# Greetings from New York



## bendersen (Feb 20, 2007)

Just wanted to say hi I suppose. My name is Ben Andersen, I'm 17 years old and a stage manager at my high school. I'm here primarily because I've started a mentoring program at my school for younger children (ages 10-14, primarily) in technical theatre. Every now and again, I imagine, I'll need some ideas on a certain area and this seems like a great place to get started with that.

Ciao!


----------



## gafftaper (Feb 20, 2007)

Welcome Ben, 
This is a great place to ask questions and bounce ideas off of people. There are lots of us here who love helping young folks.


----------



## Van (Feb 20, 2007)

Ditto what Gaff said. I've taught several technical theatre classes with kids andit's a ton of fun, challenging and rewarding.


----------



## gafftaper (Feb 21, 2007)

That 10-14 age group can be difficult to get to focus and learn something, however once they get it the results can be fantastic. I've seen a few junior high tech kids with AMAZING skills. If you get bit by the tech bug early it can become an all consuming passion. I've seen a 14 year old who always felt it necessary to carry a multimeter and a decibel meter in his backpack at school... and the boy could run a sound system better than I can.

Given information:
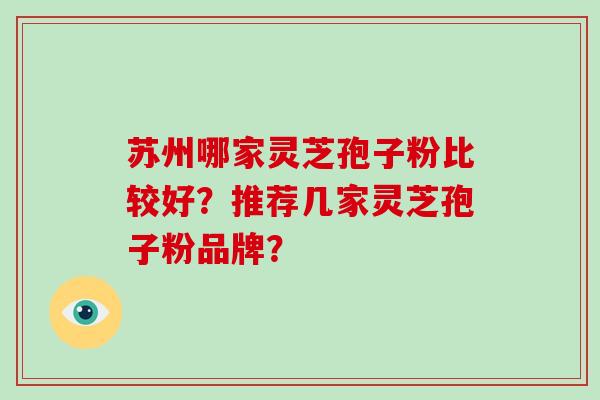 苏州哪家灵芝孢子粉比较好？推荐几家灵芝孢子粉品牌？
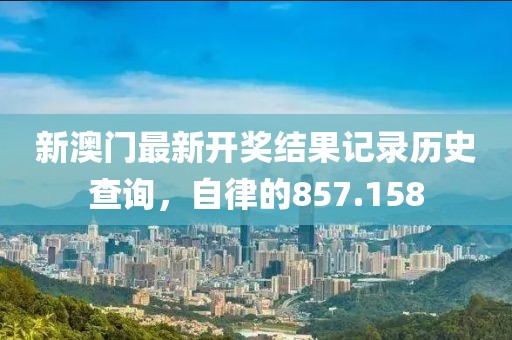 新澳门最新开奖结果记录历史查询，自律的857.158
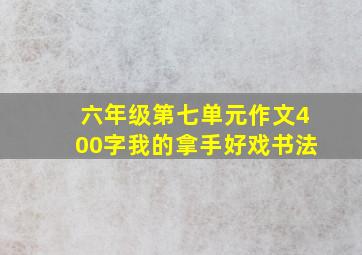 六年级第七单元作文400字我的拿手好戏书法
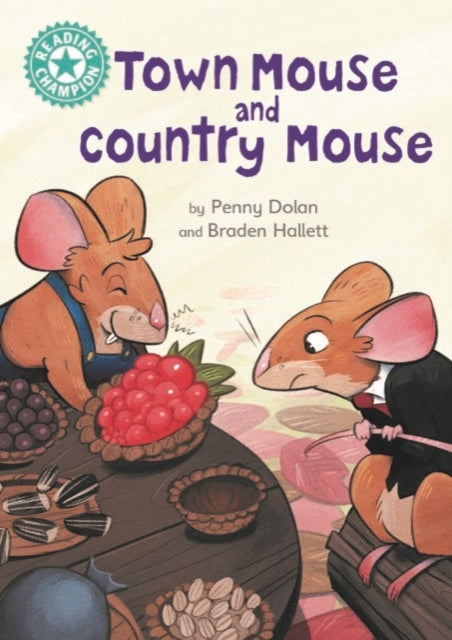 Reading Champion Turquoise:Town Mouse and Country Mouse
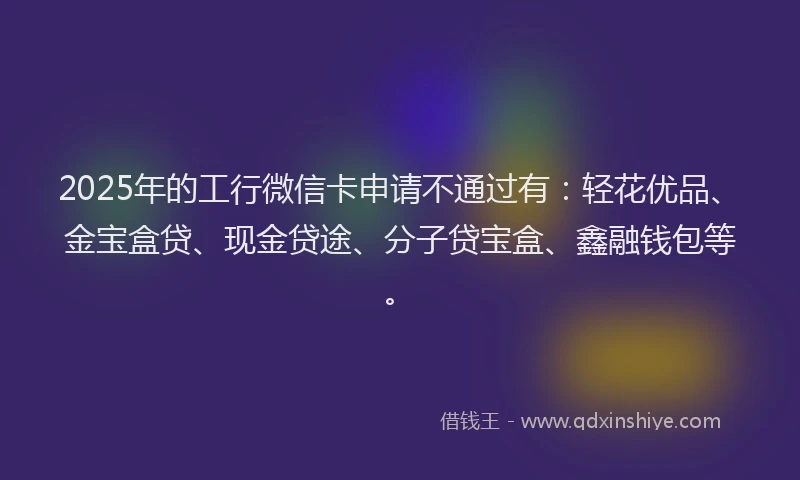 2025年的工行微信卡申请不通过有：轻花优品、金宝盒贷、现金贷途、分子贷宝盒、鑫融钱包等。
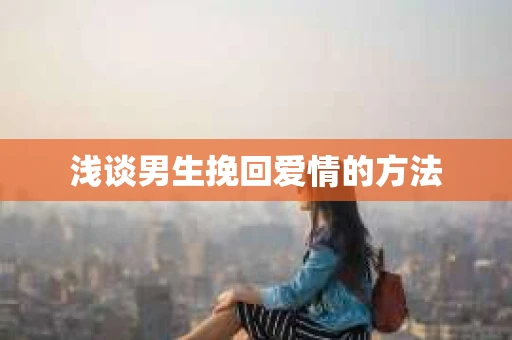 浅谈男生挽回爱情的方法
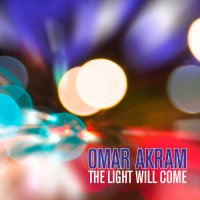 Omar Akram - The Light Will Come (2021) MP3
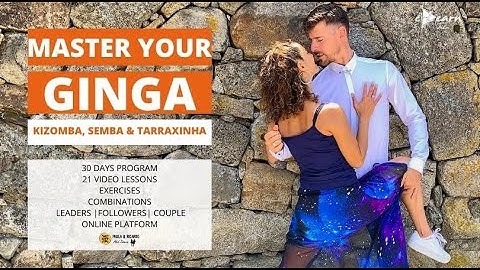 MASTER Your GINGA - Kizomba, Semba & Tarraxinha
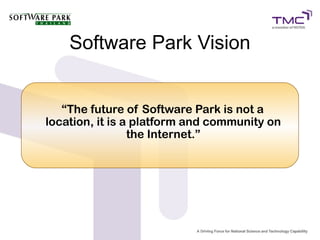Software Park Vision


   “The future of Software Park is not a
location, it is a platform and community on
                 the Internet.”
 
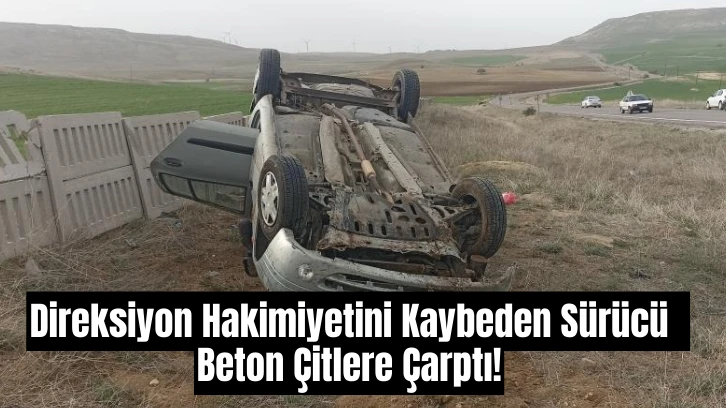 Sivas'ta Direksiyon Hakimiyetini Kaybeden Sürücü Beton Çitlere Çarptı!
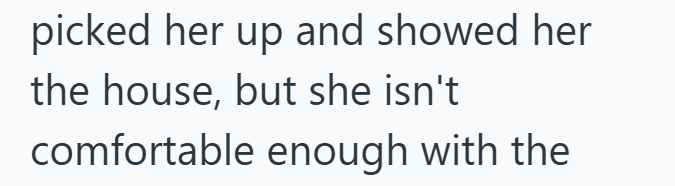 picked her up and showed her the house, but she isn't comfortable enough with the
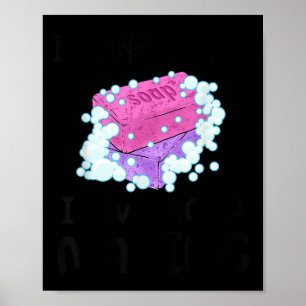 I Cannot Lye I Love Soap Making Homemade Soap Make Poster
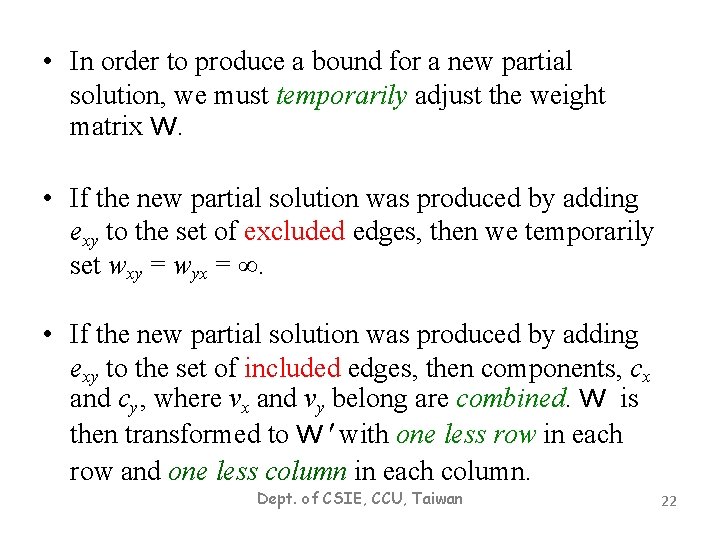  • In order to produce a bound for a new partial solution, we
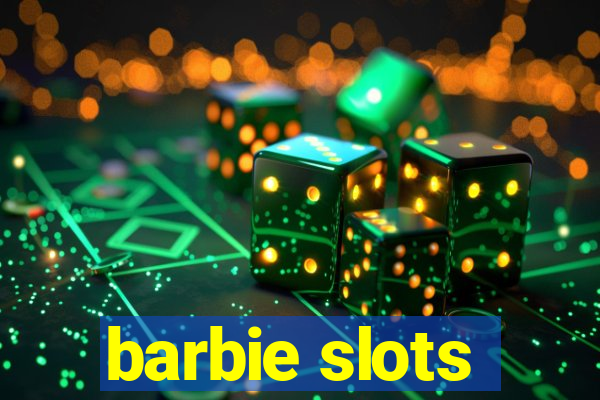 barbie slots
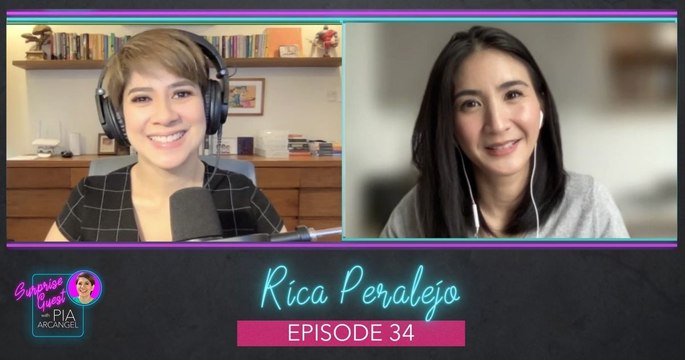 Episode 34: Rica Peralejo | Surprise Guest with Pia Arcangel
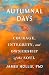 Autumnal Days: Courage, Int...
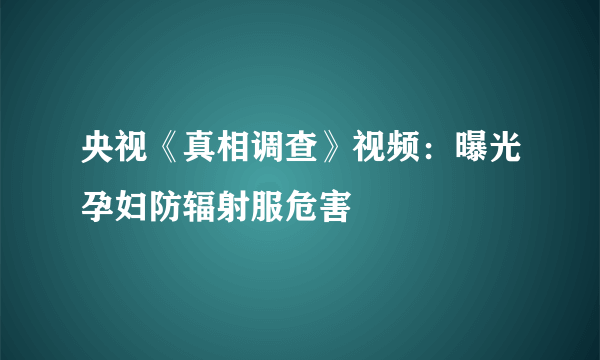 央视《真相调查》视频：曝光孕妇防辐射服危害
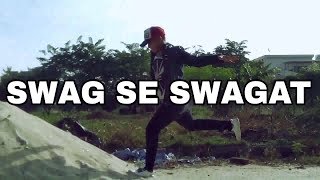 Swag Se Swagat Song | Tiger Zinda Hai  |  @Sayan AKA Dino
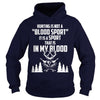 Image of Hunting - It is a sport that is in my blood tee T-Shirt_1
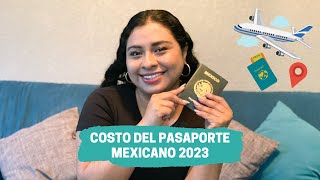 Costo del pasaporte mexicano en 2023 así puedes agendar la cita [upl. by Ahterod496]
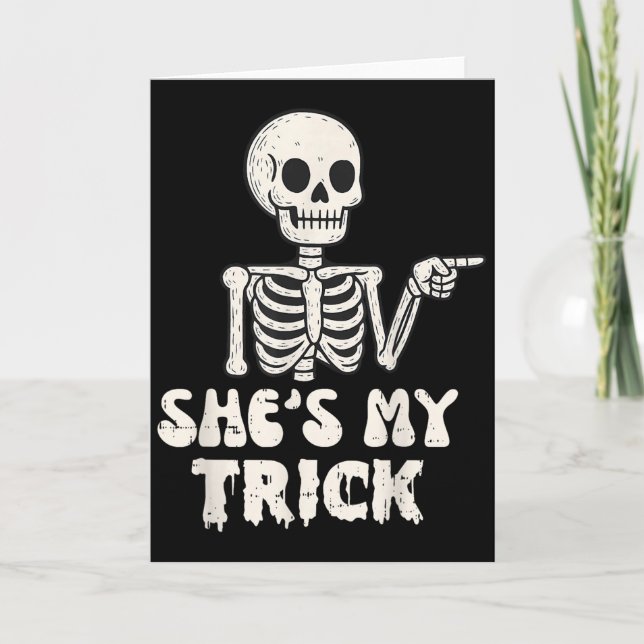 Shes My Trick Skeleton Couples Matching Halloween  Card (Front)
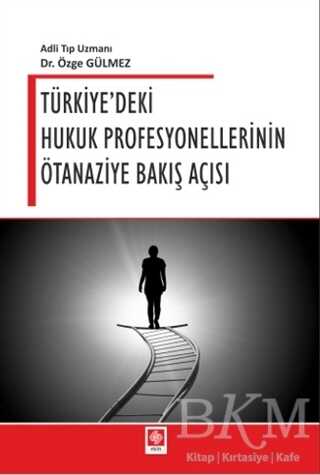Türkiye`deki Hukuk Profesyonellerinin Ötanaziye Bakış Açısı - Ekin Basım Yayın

Parts of the exercise:
- A) Answer these questions about the forum thread welcoming Ben Andersen, one line each:
(i) How old is Ben Andersen?
(ii) What age range does his mentoring program mainly serve?
(iii) Which two meters did the 14-year-old carry in his backpack?
- B) Which distinct usernames post in the forum thread welcoming Ben Andersen? List each one once.
- C) Write the next post in the forum thread welcoming Ben Andersen, picking up after its final post.

Responses per task:
- A)
(i) 17 years old.
(ii) Ages 10-14.
(iii) A multimeter and a decibel meter.

- B)
bendersen
gafftaper
Van

- C)
----------



## dvlasak (Feb 21, 2007)

Welcome to Control Booth!!

I think it is great that you are working with younger students. Working in a high school, I feel that everyone can discover a part of themselves working on shows - and not just by being on stage. I wish the school district that I worked for had a decent middle school program!
Please contribute by not only asking, but also answering questions!!

Dennis


----------



## Chris15 (Mar 6, 2007)

Welcome to Controlbooth.

And I'll pretty much echo the others on the other points.


----------



## kingfisher1 (Mar 6, 2007)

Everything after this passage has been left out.